- Texte fourni -
'''

ELLE. Vous expliquez aussi que le couple peut réveiller des blessures d’enfance…
MM. Quand on grandit et qu’on vit l’expérience du couple, on rentre dans la relation avec notre facette intérieure d’enfant, qui est plutôt une mémoire holographique de nos blessures, de nos joies, de nos peines, de nos douleurs, des séparations, des compétences qui ont pu être valorisées par nos parents ou du moins nos figures d’attachement. C’est cette facette-là qui va venir tant réveiller notre enfance que celle de notre partenaire.
« Les blessures qui peuvent être réactivées par le couple sont très nombreuses. Ce sont toutes les émotions désagréables restées sans réponse »
Si j’ai grandi dans un système familial qui était très dévalorisant sur les émotions, dans lequel on n’avait pas le droit de parler ou dans lequel la colère n’était pas admise, et que je tombe sur un allié qui est particulièrement insurgé, ça peut exacerber à quel point j’ai refoulé des frustrations de ma propre enfance. Les blessures qui peuvent être réactivées par le couple sont très nombreuses : ce sont toutes les émotions désagréables restées sans réponse, mais aussi les traumatismes de l’enfance. Cela passe par le réveil de sentiments désagréables tels que la peur, le sentiment de rejet, la trahison, la solitude, l’isolement.
ELLE. Malgré tout, le couple peut-il réparer nos blessures d’enfance et nos traumatismes ?
MM. La manière dont la discipline relationnelle du « couple allié » peut restaurer nos blessures de l’enfance, c’est avant tout dans le réveil. Sans ça, il ne peut pas y avoir de réparation. Les crises, les disputes au sein du couple peuvent faire partie du processus de réparation, parce qu’elles peuvent donner l’opportunité de mettre de la conscience. Ensuite, il y a le fait d’apporter une réponse nouvelle. On va alors chercher à gagner contre les différences de l’autre. Ce n’est pas vraiment le « nous » qui entre en jeu, ce sont deux alliances de « je » qui sont centrées sur cette individualité, qui veulent protéger leurs croyances, leur vision du monde, leur histoire.

'''

- À faire -
1 – Répondez brièvement à ces questions en vous appuyant sur l'entretien sur le couple :
(a) Quels sentiments désagréables le couple peut-il réveiller ?
(b) Sans quoi ne peut-il pas y avoir de réparation ?
(c) Quelle opportunité les crises et les disputes peuvent-elles offrir ?
2 – Poursuivez, s'il vous plaît, l'entretien sur le couple à partir de sa dernière phrase.
La liste n'intervient en rien ici.

- Extrait des données -

'''

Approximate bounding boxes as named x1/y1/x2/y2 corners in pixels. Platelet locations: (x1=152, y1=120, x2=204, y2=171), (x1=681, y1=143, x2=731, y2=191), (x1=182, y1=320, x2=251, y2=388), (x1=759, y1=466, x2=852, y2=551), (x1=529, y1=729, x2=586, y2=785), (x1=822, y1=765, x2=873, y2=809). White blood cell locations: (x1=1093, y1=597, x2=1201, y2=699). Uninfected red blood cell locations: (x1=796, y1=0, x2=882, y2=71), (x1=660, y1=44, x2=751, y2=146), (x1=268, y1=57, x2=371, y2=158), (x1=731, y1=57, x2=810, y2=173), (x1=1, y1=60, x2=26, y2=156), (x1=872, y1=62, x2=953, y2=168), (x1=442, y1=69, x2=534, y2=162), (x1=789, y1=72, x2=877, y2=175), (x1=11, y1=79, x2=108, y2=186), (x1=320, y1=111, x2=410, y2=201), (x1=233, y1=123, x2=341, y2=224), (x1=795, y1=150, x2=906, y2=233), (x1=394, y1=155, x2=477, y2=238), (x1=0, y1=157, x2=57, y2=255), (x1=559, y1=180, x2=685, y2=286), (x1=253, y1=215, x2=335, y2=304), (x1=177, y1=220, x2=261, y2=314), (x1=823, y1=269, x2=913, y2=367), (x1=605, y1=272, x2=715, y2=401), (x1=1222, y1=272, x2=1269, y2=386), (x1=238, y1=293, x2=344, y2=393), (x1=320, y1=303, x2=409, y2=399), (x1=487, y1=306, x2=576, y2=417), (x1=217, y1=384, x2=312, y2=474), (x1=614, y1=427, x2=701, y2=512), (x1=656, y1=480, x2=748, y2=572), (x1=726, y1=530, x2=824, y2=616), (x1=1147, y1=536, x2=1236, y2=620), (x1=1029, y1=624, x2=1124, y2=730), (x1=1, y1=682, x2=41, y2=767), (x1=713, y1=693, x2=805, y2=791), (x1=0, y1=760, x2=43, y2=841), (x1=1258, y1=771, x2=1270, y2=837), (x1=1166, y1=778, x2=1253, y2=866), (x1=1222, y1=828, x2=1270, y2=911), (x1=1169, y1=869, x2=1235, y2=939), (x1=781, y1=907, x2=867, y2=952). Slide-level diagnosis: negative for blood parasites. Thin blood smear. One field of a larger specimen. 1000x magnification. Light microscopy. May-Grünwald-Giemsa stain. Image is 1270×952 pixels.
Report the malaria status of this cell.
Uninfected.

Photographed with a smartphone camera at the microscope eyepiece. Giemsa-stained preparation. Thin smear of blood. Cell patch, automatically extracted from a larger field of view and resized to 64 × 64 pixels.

'''

- Résultats -
1 –
(a) La peur, le sentiment de rejet, la trahison, la solitude et l'isolement.
(b) Sans le réveil des blessures.
(c) L'opportunité de mettre de la conscience.

2 –
« On se doit d’être responsable, d’être le gardien ou la gardienne de notre « nous » »
Et puis, il y a ce que j’appelle l’impasse constructive : à un moment donné, les couples vont se retrouver face à une épreuve qui peut leur donner le sentiment de les mettre KO. Pour certains, ça va même mener à une séparation. Mais à ce moment-là, il y a la possibilité d’entrer dans cette initiation à la philosophie « couple allié », en commençant à entrevoir le couple comme un espace de réparation. On se doit d’être responsable, d’être le gardien ou la gardienne de notre « nous ».
ELLE. Vous mettez en lumière l’importance du « nous » dans une société individualiste qui incite à se recentrer sur soi-même et à s’« écouter avant tout ». Pourquoi le lien à l’autre est-il essentiel pour soigner nos plaies ?
MM. Aujourd’hui, on est vraiment dans un système centré sur le développement personnel, on est beaucoup sur le « je », sur le « moi ». J’ai le sentiment qu’on perd la connexion à l’altérité, qu’on se déresponsabilise beaucoup et qu’on n’a plus vraiment conscience qu’en face de nous, on a aussi un être humain. Pour moi, on se doit d’être responsables, parce qu’on va avoir de l’impact sur la femme ou l’homme qu’on aime. C’est dans cette notion de responsabilité amoureuse qu’on va pouvoir apporter des réponses restauratrices. On va commencer à offrir de nouveaux comportements, de nouvelles réponses, une bientraitance, une sécurité, un amour. Et ça ne veut pas dire qu’on ne peut plus se disputer.
ELLE. Qu’en est-il des relations toxiques, d’emprise ou enclines à la violence ? Comment agissent-elles sur nos blessures et nos traumatismes d’enfance ?
MM. Je pense que le couple peut être à la fois l’antidote et le poison. Tous les couples ne réparent pas – certains vont juste réactiver, voire retraumatiser, détruire, sans y apporter de réponse restauratrice. Dans mon livre, je définis plusieurs types de couples. Il y a le couple totalitaire, où les violences sont unilatérales, où l’on est figé dans une relation asymétrique qui va cristalliser les rôles : la victime et le bourreau sont toujours les mêmes. Ce couple est toujours déséquilibré, et le rapport de force ne change pas. C’est un couple extrêmement dangereux tant dans les violences psychologiques que les violences psycho-émotionnelles et physiques.
« On peut vite être enlisés dans ces fonctionnements et ne pas avoir, à ce moment-là, la maturité ou les ressources nécessaires pour en sortir »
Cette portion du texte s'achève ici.